* Start Information provided *
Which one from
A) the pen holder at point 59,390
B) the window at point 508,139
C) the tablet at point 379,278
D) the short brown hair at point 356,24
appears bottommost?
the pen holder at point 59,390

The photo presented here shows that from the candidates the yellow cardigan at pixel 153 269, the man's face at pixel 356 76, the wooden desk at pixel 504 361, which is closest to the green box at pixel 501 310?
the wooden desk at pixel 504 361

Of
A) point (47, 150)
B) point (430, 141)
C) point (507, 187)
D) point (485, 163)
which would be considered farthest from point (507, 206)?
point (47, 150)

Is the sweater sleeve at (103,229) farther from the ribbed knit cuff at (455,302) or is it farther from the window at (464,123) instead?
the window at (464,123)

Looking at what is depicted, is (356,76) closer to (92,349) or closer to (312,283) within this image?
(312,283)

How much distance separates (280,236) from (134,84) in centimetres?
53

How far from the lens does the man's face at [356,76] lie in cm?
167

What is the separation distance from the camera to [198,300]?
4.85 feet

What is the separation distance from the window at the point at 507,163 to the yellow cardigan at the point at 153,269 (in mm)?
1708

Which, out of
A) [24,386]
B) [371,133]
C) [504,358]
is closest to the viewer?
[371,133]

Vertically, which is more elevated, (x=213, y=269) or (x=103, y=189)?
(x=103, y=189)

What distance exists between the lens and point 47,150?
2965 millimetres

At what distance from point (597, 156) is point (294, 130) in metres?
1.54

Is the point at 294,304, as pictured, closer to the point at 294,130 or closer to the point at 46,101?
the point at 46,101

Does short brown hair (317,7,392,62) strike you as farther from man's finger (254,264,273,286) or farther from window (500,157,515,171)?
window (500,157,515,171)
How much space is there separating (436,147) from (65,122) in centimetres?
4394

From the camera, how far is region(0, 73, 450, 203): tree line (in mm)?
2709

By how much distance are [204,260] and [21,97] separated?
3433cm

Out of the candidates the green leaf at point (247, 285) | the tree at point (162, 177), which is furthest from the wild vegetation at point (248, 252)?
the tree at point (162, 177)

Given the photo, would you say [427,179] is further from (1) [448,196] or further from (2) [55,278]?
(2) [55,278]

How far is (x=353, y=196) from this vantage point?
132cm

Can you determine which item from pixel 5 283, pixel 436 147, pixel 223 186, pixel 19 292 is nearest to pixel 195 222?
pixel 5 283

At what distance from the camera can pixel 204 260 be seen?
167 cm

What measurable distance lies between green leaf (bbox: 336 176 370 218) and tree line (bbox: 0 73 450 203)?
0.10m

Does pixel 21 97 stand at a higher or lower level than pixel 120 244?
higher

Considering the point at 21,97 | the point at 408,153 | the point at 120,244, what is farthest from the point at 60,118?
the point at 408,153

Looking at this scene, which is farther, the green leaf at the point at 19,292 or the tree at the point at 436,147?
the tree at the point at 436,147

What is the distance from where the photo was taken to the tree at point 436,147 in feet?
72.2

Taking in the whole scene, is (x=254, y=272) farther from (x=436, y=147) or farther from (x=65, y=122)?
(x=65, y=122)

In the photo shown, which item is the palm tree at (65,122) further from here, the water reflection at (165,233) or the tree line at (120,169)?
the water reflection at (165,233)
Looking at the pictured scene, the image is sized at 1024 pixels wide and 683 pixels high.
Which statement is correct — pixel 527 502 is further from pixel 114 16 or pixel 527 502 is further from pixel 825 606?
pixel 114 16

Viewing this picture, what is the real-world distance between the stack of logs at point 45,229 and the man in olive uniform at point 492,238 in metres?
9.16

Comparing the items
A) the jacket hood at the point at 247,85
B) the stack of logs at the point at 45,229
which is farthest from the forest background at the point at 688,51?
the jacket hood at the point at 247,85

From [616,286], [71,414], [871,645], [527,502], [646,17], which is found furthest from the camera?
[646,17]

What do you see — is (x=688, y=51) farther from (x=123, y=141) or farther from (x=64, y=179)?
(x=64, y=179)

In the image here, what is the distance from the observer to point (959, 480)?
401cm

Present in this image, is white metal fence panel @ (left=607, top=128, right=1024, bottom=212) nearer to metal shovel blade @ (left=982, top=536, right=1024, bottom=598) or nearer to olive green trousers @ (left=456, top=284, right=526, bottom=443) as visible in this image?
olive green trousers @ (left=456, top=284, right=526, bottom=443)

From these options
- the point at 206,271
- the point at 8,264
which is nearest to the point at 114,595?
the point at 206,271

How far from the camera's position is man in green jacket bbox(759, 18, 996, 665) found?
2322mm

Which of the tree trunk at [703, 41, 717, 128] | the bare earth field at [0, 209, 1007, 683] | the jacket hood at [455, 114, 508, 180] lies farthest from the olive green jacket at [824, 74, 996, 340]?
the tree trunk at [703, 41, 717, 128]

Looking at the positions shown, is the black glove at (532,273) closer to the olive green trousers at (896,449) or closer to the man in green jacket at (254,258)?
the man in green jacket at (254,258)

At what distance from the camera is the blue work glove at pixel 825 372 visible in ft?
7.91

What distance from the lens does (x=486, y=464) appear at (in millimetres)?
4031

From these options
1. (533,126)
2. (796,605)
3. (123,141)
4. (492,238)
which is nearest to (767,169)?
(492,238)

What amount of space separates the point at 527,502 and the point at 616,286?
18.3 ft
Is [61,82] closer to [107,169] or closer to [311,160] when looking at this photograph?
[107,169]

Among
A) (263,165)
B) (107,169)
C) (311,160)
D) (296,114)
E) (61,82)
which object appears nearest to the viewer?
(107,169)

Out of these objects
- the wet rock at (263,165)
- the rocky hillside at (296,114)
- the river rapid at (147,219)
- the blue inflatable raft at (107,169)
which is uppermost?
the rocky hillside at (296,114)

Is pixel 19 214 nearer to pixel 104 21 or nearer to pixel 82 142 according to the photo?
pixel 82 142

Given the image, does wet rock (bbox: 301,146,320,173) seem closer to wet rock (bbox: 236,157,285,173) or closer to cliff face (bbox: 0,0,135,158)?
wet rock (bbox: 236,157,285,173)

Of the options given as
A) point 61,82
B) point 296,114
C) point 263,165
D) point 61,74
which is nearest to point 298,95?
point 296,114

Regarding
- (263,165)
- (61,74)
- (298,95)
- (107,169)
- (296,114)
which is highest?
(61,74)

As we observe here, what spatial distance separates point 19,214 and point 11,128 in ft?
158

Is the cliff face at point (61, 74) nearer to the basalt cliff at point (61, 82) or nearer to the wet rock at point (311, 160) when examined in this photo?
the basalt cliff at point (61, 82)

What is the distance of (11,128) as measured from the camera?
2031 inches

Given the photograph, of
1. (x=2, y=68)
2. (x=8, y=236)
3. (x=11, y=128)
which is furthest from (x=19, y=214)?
* End Information provided *
Transcribe the lines of the records from the line containing "Is [61,82] closer" through the line containing "2031 inches", including both of those lines. Keep every character unchanged.

Is [61,82] closer to [107,169] or closer to [311,160] when looking at this photograph?
[107,169]

Among
A) (263,165)
B) (107,169)
C) (311,160)
D) (296,114)
E) (61,82)
which object appears nearest to the viewer?
(107,169)

Out of these objects
- the wet rock at (263,165)
- the rocky hillside at (296,114)
- the river rapid at (147,219)
- the blue inflatable raft at (107,169)
which is uppermost?
the rocky hillside at (296,114)

Is pixel 19 214 nearer to pixel 104 21 or nearer to pixel 82 142 according to the photo?
pixel 82 142

Given the image, does wet rock (bbox: 301,146,320,173) seem closer to wet rock (bbox: 236,157,285,173) or closer to cliff face (bbox: 0,0,135,158)?
wet rock (bbox: 236,157,285,173)

Of the options given as
A) point 61,82
B) point 296,114
C) point 263,165
D) point 61,74
which is nearest to point 298,95?
point 296,114

Regarding
- (263,165)
- (61,74)
- (298,95)
- (107,169)
- (296,114)
which is highest?
(61,74)

As we observe here, what spatial distance separates point 19,214 and point 11,128 in ft?
158

Is the cliff face at point (61, 74) nearer to the basalt cliff at point (61, 82) or nearer to the wet rock at point (311, 160) when examined in this photo?
the basalt cliff at point (61, 82)

What is the distance of (11,128) as measured from the camera?
2031 inches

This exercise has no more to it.